Belrix: I think it would be interesting if you responded to some posters here who asked you to imagine if you were a Christian living in a Muslim-majority nation. Would you be at all interested in people who wanted to put Allah back in Ramadan? Or would you feel it to be an effort to shove a religion you have no part in down your throat?

Besides, as many have pointed out, Christmas is returning to that from whence it came: A non-Christian holday celebrated by diverse groups for diverse reasons. It can be called anything (and usually is), and there is no `right’ way to celebrate it. If you want to sing the most religious carols and recite the 23rd Psalm and so forth, go and do it in peace. Do not, however, imagine for an instant that you are any more correct than I.

And, finally, this caught my eye:

Remember: Christ had a Family, and he was considered rather extreme by the people in charge in his day. If I were you, I’d be a bit more circumspect in comparing the religious figures of others to criminals and lunatics.

Christmas is also pagan and made-up.

Sorry for the mixup on the origin of the dratted “X” - it’s been a loooooong time since I read that snopes article.

I’m celebrating Sexmas on December 25 because that’s the day my husband gets off of work, and it’s hard to celebrate Sexmas by yourself. Hard, but not impossible.

Belrix, lay off the weed, son, it’s messin’ with your mind.

Christ has not been stripped from Christmas. You just said that you were at your church rehearsing a Christmas play, which I assume has something to do with the birth of Christ. See, you have Christ in Christmas, after all! You can go to church, pray, read the bible, and do all the religiously significant acts you enjoy to your heart’s content.

But that’s not enough for you. You want to make everybody else observe the holiday your way and do what you want them to. This is the chief reason I intensely dislike fundies–they’re essentially fascists at heart who cannot tolerate the idea that other people should be able to make their own choices in life.

I will observe Christmas the way I choose, not the way you choose.

Rev. Lovejoy: “…He was working in the hearts of your friends and neighbors when they came to your aid, be they Christian, Jew or miscellaneous.”

Apu: “Hindu! There are 700 million of us.”

Rev. Lovejoy: “Aw, that’s super.”

dropzone:

And Christmas isn’t pagan? It isn’t “made-up”? The black people you know are idiots. Why don’t you educate them?

(Namaste xeno!) I must say, though, much as I enjoy all the hoopla and whoopie of the secular Christmas, not to mention “Messiah” sings and other aspects of the religious Christmas that don’t require you to be a believer, I agree that the whole thing is maniacally overblown in America these days.

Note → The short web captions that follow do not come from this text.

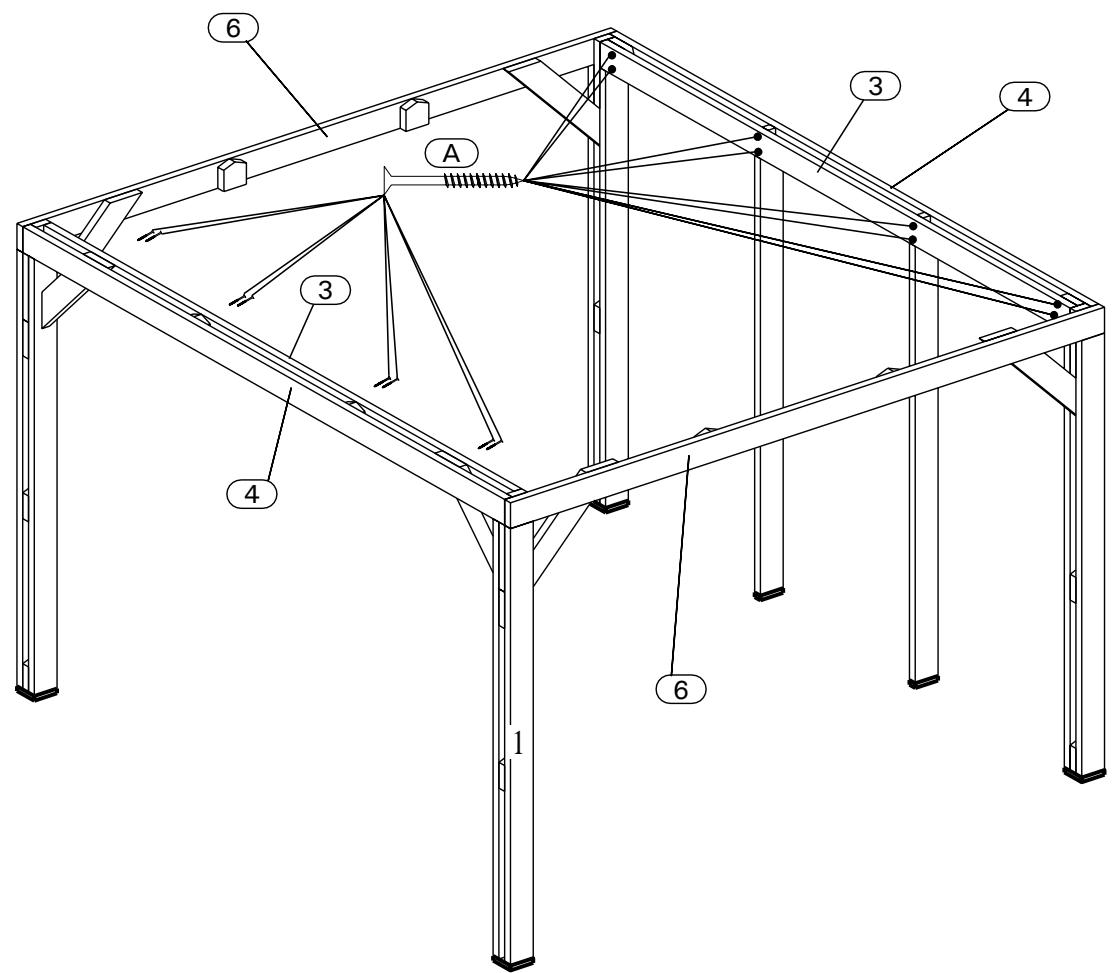 HABRITA THO 3531 VT - 9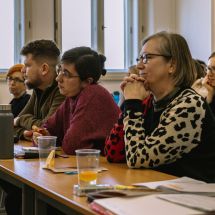 3X0A5945Adalim.photo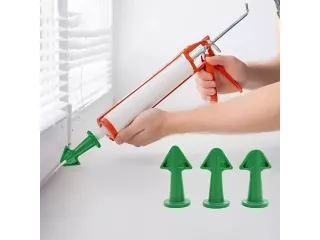 send-silicone-caulking-quote-request-small-3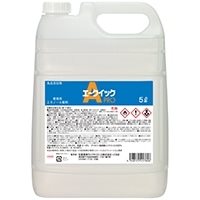エークイックPRO 5L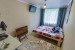 Аренда 1-комнатной квартиры посуточно, 15 м, Гагарина, дом 210 - Гагарина в Алматы - фото 2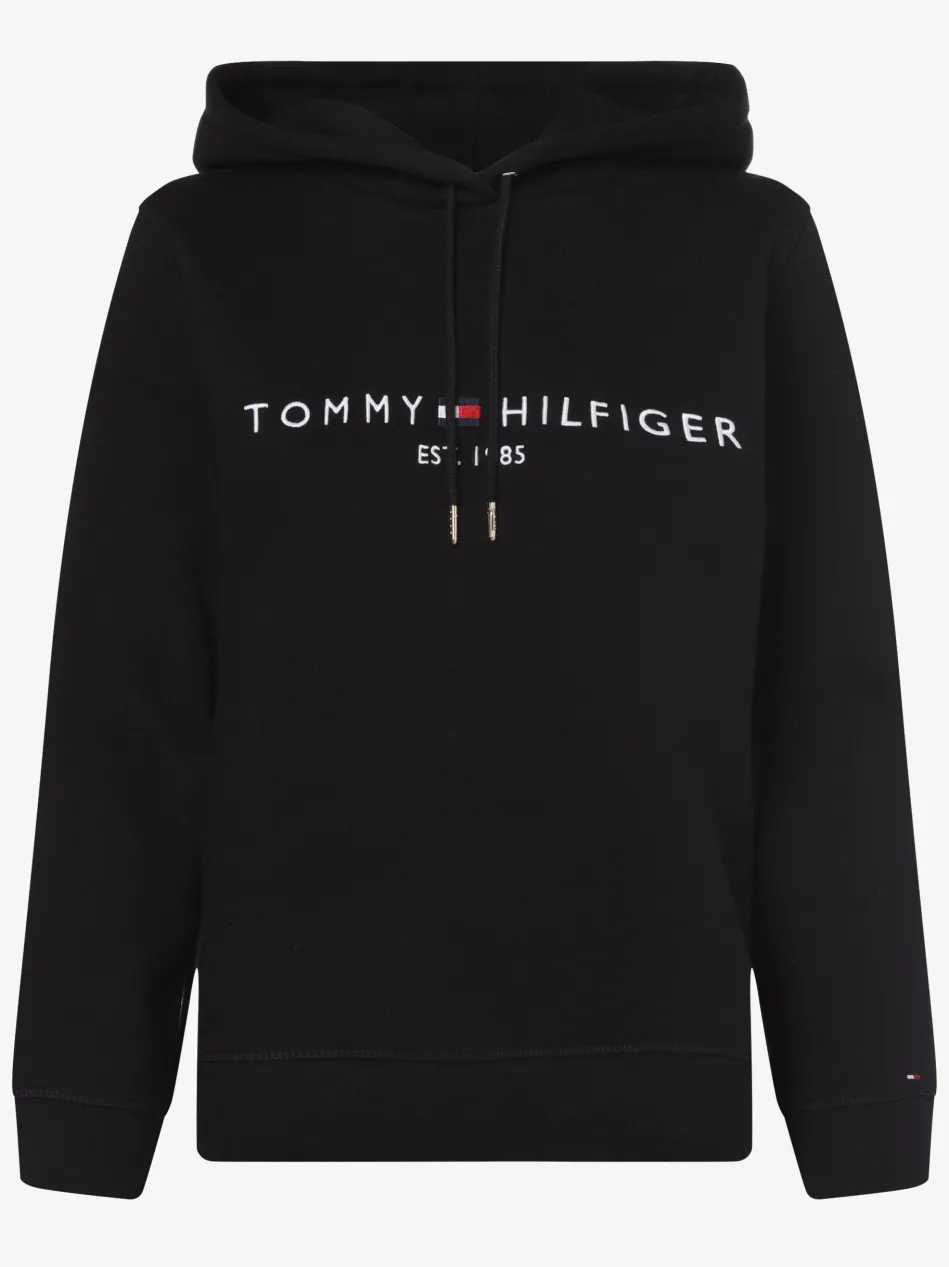 Damen Kapuzenpullover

Of course, since most of the US population (and hence most of its retailers, advertisers, and present-buyers) is Christian, the OP ought to be out convincing them to reform instead of coming here to bitch about how “evangelical atheists” might react. Personally, here in Jaipur I had all the “Christmas” I needed on Diwali, and I am quite enjoying the refreshing absence of the commercial Christmas blitz in a Hindu-dominated society.